Satsuki Katayama, the only female minister in Prime Minister Shinzo Abe's Cabinet, denied Thursday a report in a weekly magazine that she accepted money from the owner of a manufacturing company in return for help lobbying tax authorities.

The regional revitalization minister told reporters the Shukan Bunshun article contains factual errors and she is preparing to file a libel suit.

The magazine said the owner paid 1 million yen ($8,900) to Hiroji Namura, one of her secretaries, in July 2015 requesting that tax authorities be lobbied for special treatment on the company's behalf.

But Katayama's office told the Shukan Bunshun that Namura had quit in May that year and the lawmaker introduced him to the owner as a tax accountant friend.

Katayama, a 59-year-old former elite Finance Ministry bureaucrat, obtained her first ministerial post in the Cabinet reshuffle last month. She doubles as minister in charge of women's empowerment.

The magazine, renowned for its reporting on political scandals, quoted the owner of the company as saying that Katayama called a regional taxation bureau chief during a September 2015 meeting, but her call went unanswered. The owner said Katayama claimed the bureau chief was her junior when she worked at the Finance Ministry.

Although Katayama's request to give the company owner special treatment did not bear fruit, Namura told the owner that the money had passed into the lawmaker's hands, according to the report. Her office denies she received the money.

Katayama first entered politics as a House of Representatives member in 2005, but lost her seat in the 2009 lower house election. She turned to the House of Councillors in 2010 and was re-elected in 2016.

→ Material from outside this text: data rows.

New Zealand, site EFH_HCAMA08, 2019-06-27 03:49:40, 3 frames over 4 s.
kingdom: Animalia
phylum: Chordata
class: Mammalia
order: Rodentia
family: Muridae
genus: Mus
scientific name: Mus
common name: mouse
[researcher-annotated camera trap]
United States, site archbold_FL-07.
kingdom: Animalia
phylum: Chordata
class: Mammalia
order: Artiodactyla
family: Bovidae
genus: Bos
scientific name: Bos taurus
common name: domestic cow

Earlier in the day, Chief Cabinet Secretary Yoshihide Suga told a press conference he believes Katayama will "fulfill her responsibilities as a politician and give a thorough explanation about her political activity."

Natsuo Yamaguchi, who heads the Komeito party, the junior coalition partner of Abe's Liberal Democratic Party, echoed the view, telling reporters that Katayama should be held accountable to the public.